今回の旅はタイムゾーンが次々に変化し、最終目的地のクック諸島は日付変更線までも越えるので、GPS電波時計は便利なのではないかという期待がありました。ところが、現実にはこの時計はほとんど使い物になりませんでした。
最初にバンコクの空港に到着して乗り継ぎがあるのですが、空港の窓際(ガラスの壁際)へ行ってもGPSの電波を受信してくれませんでした。窓際(ガラスの壁際)では上空の半分が遮られているので、GPSの電波を受信するのは困難であることはわかっています。とはいっても、タイムゾーンが変わる現地空港でGPSの電波を受信できないというのは致命的な弱点だと思いました。
今回旅をしていて気づいたのですが、空の開けた場所というのは空港の建物内はもちろん、空港の建物を出てからもそう簡単にはありません。雨に濡れないようにバスやタクシー乗り場や駐車場へ続く通路にはたいてい屋根があるからです。これではタイムゾーンの切り替えが最も必要な現地空港で切り替えるのが困難ということになってしまいます。
乗り継ぎの場合は次のフライトに遅れられないので時計を現地時刻へ合わせることが特に重要なのですが、空港建物内の窓際(ガラスの壁際)でもGPSの電波が受信できる確率は今回の旅では50%くらいでした。
日本に帰国してからも大きな問題にぶつかりました。バンコクを出て羽田空港に到着したのですが、窓際(ガラスの壁際)では何度やってもGPSの電波を受信できませんでした。幸い、日本では地上電波受信(標準電波)による時刻の補正ができますが、それも使えませんでした。
マニュアルによれば、この時計は夜間(午前12時から午前5時)に一定間隔で標準電波の自動受信を行い、それ以外の時間には標準電波を受信できません。結局、米子空港の屋外駐車場に出るまで、この時計を日本時間に戻すことはできませんでした。
ちなみに、この「午前12時」という表現には問題があると思います。深夜0時のことを言っているのだと思いますが、日本では午前0時と言うべき時間です。詳しくはこちらをご覧下さい。アメリカでは「午前12時」ですけどね。時計のマニュアルがこんなことでいいのでしょうか?
ところで、この時計には機内モードという設定があるのですが、ANAのルールでは「通信用の電波を発する状態にある通信機器」だけが出発から到着までの間に使用が禁止されています。
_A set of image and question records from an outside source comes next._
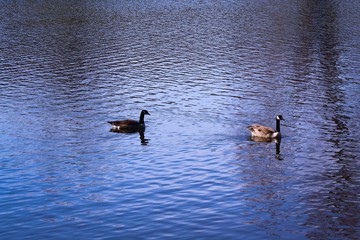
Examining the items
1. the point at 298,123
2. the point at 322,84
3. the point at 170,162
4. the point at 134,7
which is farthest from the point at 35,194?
the point at 134,7

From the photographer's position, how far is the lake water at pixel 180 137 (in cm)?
2377

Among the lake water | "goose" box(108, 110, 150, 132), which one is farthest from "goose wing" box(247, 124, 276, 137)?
"goose" box(108, 110, 150, 132)

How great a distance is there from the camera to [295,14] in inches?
3804

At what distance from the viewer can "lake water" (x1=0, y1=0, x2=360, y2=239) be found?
23.8 m

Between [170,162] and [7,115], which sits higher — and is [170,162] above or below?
below

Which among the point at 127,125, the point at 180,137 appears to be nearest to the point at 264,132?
the point at 180,137

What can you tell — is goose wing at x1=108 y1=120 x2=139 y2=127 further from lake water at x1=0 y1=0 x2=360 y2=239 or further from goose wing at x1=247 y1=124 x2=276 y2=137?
goose wing at x1=247 y1=124 x2=276 y2=137

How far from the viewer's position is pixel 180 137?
34906 mm

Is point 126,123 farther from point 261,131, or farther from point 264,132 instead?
point 264,132

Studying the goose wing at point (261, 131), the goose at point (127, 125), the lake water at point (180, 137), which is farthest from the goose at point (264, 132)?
the goose at point (127, 125)

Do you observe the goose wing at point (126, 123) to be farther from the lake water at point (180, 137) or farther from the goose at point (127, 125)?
the lake water at point (180, 137)

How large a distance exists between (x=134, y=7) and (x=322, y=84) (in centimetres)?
6305

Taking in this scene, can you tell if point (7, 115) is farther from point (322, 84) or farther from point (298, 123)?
point (322, 84)

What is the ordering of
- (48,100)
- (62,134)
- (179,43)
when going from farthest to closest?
(179,43) < (48,100) < (62,134)
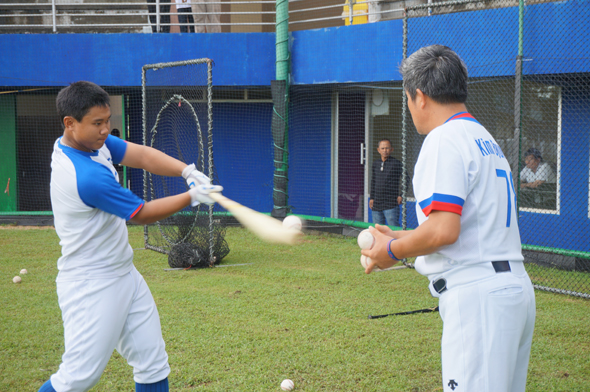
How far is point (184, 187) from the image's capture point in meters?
10.9

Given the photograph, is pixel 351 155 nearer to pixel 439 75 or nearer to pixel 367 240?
pixel 367 240

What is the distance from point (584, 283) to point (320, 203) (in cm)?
619

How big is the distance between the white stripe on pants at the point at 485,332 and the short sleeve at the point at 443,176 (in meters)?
0.35

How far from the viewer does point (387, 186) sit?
9648mm

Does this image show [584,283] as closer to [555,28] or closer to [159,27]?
[555,28]

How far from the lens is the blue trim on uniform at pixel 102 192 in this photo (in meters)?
2.76

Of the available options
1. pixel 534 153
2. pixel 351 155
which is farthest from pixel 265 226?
pixel 351 155

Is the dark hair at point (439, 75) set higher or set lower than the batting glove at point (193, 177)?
higher

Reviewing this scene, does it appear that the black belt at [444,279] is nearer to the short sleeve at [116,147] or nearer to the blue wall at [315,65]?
the short sleeve at [116,147]

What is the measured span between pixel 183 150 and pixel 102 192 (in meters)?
6.95

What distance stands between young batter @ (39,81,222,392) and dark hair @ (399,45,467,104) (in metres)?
1.33

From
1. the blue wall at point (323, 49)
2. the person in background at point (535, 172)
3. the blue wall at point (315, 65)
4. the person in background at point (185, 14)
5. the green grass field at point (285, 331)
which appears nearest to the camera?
the green grass field at point (285, 331)

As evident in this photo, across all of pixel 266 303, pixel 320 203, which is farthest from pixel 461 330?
pixel 320 203

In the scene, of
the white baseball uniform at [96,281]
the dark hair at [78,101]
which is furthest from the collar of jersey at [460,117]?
the dark hair at [78,101]
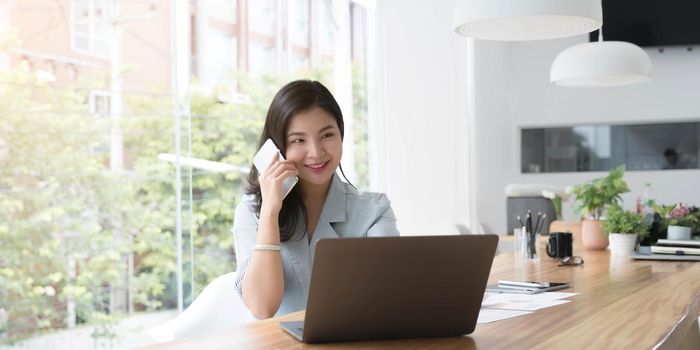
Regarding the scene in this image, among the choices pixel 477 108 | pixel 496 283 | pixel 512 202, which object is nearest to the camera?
pixel 496 283

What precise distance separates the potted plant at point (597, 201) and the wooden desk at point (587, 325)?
1.12 m

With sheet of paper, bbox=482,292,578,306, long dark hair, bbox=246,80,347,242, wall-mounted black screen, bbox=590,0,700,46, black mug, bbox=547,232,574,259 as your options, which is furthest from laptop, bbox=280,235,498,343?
wall-mounted black screen, bbox=590,0,700,46

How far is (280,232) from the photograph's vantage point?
254 cm

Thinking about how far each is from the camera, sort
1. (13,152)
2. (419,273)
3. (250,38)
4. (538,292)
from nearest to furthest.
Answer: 1. (419,273)
2. (538,292)
3. (13,152)
4. (250,38)

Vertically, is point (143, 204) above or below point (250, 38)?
below

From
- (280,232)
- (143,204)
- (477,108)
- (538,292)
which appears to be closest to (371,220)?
(280,232)

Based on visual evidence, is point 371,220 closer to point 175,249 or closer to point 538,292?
point 538,292

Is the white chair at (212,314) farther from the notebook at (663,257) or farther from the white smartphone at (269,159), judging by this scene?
the notebook at (663,257)

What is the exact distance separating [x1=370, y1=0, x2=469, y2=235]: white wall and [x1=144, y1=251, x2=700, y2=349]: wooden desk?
3.38 meters

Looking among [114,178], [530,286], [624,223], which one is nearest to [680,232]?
[624,223]

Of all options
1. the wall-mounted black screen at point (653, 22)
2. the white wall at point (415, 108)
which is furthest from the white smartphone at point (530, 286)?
the wall-mounted black screen at point (653, 22)

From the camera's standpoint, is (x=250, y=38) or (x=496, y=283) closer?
(x=496, y=283)

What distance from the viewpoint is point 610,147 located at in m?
9.77

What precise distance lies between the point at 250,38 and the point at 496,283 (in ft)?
9.53
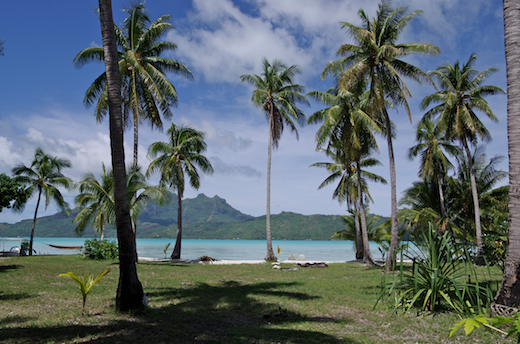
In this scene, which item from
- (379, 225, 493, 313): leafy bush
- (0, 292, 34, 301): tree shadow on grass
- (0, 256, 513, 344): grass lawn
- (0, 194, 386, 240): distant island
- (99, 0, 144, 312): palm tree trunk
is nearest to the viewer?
(0, 256, 513, 344): grass lawn

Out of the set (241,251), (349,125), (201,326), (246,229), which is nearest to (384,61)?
(349,125)

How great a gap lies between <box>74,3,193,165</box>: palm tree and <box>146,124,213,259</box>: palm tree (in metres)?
3.01

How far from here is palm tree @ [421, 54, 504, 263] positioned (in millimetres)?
19297

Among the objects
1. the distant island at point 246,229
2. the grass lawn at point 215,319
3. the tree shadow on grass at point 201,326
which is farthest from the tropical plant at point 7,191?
the distant island at point 246,229

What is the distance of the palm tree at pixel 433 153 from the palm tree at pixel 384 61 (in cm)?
955

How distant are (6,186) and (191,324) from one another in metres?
21.2

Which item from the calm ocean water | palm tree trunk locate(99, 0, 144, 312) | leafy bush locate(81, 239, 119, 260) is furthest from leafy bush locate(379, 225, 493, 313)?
the calm ocean water

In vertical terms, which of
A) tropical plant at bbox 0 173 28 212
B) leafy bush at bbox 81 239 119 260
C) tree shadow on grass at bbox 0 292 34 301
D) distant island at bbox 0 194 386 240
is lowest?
distant island at bbox 0 194 386 240

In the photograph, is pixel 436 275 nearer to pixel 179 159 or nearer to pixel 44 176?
pixel 179 159

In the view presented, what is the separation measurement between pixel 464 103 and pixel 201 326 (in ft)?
70.5

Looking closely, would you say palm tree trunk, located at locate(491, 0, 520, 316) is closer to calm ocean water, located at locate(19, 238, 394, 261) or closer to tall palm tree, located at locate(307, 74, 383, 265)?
tall palm tree, located at locate(307, 74, 383, 265)

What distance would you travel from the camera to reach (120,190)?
6609mm

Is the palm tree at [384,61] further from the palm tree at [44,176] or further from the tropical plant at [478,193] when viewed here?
the palm tree at [44,176]

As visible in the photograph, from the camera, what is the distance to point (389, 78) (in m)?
15.9
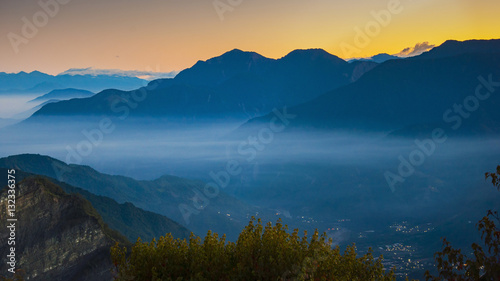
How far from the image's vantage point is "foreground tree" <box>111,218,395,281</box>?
26.6 m

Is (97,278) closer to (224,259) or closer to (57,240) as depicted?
(57,240)

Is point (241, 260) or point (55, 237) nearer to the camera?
point (241, 260)

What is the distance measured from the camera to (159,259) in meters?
29.3

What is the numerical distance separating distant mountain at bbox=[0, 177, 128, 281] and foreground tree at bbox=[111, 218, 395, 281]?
7805cm

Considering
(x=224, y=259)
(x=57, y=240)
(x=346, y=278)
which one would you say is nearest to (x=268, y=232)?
(x=224, y=259)

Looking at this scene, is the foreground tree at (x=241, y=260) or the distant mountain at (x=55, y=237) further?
the distant mountain at (x=55, y=237)

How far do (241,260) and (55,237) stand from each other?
89.0 m

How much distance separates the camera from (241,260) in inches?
1120

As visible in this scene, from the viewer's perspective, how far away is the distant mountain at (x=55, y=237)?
97.4 m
このGPS電波時計は電波を受けるだけで発するわけではないので、ANA以外の多くの航空会社でも機内モードは必要ないはずです。
このGPS電波時計は「世界初、GPSハイブリッド電波ソーラー。」として日本国内のみならず海外でも大々的に宣伝されています。しかし、この広告の「屋内や悪天候など衛星を探知できない場所や環境では、地上電波受信に自ら切り替わる世界初のシステム。」はおかしいです。
GPS というのは全天候型のデバイスです。悪天候で使えなかったら船も飛行機も自動車も困るでしょうね。しかし、実際にそんなことはありません。
「地上電波受信に自ら切り替わる」が間違っていることは上にも書いたとおりで、深夜しか標準電波は受信できないので、それ以外の時間帯に帰国すると空港内では日本時間に戻すこともできません。(手動でタイムゾーンを動かすことはできます。)できもしないことをできると言い、しかもそれを「世界初」などと書いているトンデモ広告だと思いました。
この時計を実際に使ってみた印象は、針がぐるぐる回るギミックのおもしろさだけで、実用性に関してはゼロと言っていいほど何もないということです。GPSがほとんど役に立たないし、標準電波もろくに使えないし、アラームをセットするだけでも非常に操作が難しく、しかも上記のような誇大広告には驚きでした。
GPS電波時計に未来がないわけではありませんが、例えば空港の窓際(ガラスの壁際)では確実に時間の補正ができるようにする、標準電波を時間にかかわらず手動受信できるようにするといった性能の改善は必須だと思われます。
標準電波は一日6回(中国は5回)受信可能ですよ
返信削除改善点は尤もだが、あなたも商品を不当に貶めているのでは?
標準電波についてはカシオにも電話で確認しています。
返信削除カシオの時計は特にデザインが大好きなのですが、ここにも書かれているように「新機能をハード側に実装するとほぼ使い物ならない」というのは同社の致命的な弱点です。
http://lunaluna302.blog.fc2.com/blog-entry-464.html
カシオのGPS性能があまりに低いので、最近は「GPSハイブリッド 電波ソーラー」を名乗り、再び標準電波に軸足を移しているように見えます。GPSは「おまけ」です。